Di pinggir jalan kota besar hingga gang sempit perkampungan, suara wajan besar beradu dengan centong, disertai aroma bawang putih, kencur, dan cabai yang mendidih. Itulah seblak—makanan sederhana asal Bandung yang kini menjelma ikon kuliner jalanan.
Anak muda biasa menyantapnya malam-malam setelah nongkrong, mahasiswa menjadikannya “teman begadang”, bahkan ada pekerja kantoran yang memilih seblak level pedas ekstrem untuk melepas penat. Bagi sebagian orang, semangkuk seblak pedas dianggap lebih manjur mengusir stres dibanding secangkir kopi.
Namun di balik keseruannya, muncul pertanyaan: apakah seblak aman bila sering dimakan?
Pedas, Gurih, dan Serba Tambah: Kebiasaan yang Sering Jadi Masalah
Seblak jarang berhenti pada resep dasar. Hampir semua pembeli menambahkan ini-itu, sehingga satu porsi bisa jadi “bom kalori”:
- Kerupuk berlimpah: bahan utama seblak yang digoreng kering lalu direbus, bisa berkalori tinggi bila porsinya dobel.
- Mi instan tambahan: sering dicampur agar lebih mengenyangkan, padahal sudah tinggi natrium.
- Ceker, sosis, bakso, siomay: sumber protein murah, tapi sering digoreng berulang kali dan kaya lemak jenuh.
- Telur: baik untuk protein, tapi bila digandakan bisa menambah kolesterol jenuh bila pola makannya tidak seimbang.
- Cabai rawit segenggam: pedas ekstrem jadi kebanggaan sebagian penikmat seblak—namun bisa memicu nyeri lambung bagi penderita maag atau GERD.
- Bumbu instan penuh MSG dan garam: rasa gurih bikin ketagihan, tapi konsumsi berlebih meningkatkan risiko hipertensi dan gangguan metabolik.
Contohnya, mahasiswa kos sering memesan seblak dengan ekstra mi instan, topping ceker lima potong, ditambah level pedas 20 cabai. Praktis kenyang murah, tapi dari sisi gizi: tinggi garam, lemak, dan kalori, dengan sayur seadanya.

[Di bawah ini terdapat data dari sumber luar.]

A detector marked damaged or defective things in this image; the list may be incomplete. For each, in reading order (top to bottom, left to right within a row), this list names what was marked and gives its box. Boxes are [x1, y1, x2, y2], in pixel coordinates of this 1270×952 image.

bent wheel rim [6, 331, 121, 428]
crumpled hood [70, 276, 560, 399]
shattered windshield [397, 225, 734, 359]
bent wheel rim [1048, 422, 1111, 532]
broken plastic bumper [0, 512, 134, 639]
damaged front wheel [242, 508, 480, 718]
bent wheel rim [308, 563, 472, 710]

Apa yang Membuatnya Berpotensi Bahaya?
- Bahan baku kerupuk
BPOM pernah menemukan kerupuk di pasaran yang mengandung boraks atau formalin. Jika kerupuk semacam itu dipakai untuk seblak, jelas berbahaya.
- Pedas berlebihan
Cabai yang terlalu banyak memicu iritasi lambung, bisa memperburuk gastritis atau GERD.
- Natrium dan MSG tinggi
Mi instan + bumbu seblak + kerupuk = kombinasi natrium yang tinggi. Bila dikonsumsi rutin, ini berisiko bagi tekanan darah dan kesehatan jantung.

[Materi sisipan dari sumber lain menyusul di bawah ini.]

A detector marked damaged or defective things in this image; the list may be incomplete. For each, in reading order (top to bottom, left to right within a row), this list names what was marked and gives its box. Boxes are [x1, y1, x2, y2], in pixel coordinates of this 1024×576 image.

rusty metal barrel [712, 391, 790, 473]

- Lemak jenuh dari topping
Sosis dan bakso murah biasanya tinggi lemak serta pengawet. Ditambah minyak sisa gorengan, risikonya meningkat.
- Kurang sayuran segar
Kebiasaan orang hanya menambahkan sedikit sawi atau kol. Padahal porsi sayur idealnya lebih banyak untuk menyeimbangkan serat.
Antara Nikmat dan Risiko
Seblak sebenarnya bisa dinikmati dengan aman. Kuncinya ada pada porsi dan kebiasaan.
Menikmati semangkuk seblak pedas sekali seminggu, dengan tambahan sayur lebih banyak, relatif tidak berbahaya untuk orang sehat.
Masalah muncul ketika seblak dijadikan makanan harian atau dijadikan “obat stres” berulang kali dalam seminggu dengan porsi topping serba dobel.
Penderita maag, GERD, hipertensi, atau ibu hamil sebaiknya lebih waspada.
Tips Aman Menikmati Seblak
- Pilih penjual yang bersih dan tidak mencurigakan bahan bakunya.
- Batasi topping olahan (sosis, bakso, siomay). Lebih baik tambah sayur atau telur secukupnya.
- Jangan terlalu sering menantang diri dengan level cabai ekstrem.
- Seimbangkan dengan pola makan lain yang lebih sehat di hari-hari berikutnya.
Seblak adalah potret kreativitas kuliner anak muda Indonesia: sederhana, meriah, dan penuh rasa. Bahayanya bukan pada seblak itu sendiri, melainkan pada kebiasaan berlebih dan bahan yang dipakai.
Jika dinikmati dengan cerdas, seblak tetap bisa jadi sahabat lidah, bukan musuh kesehatan.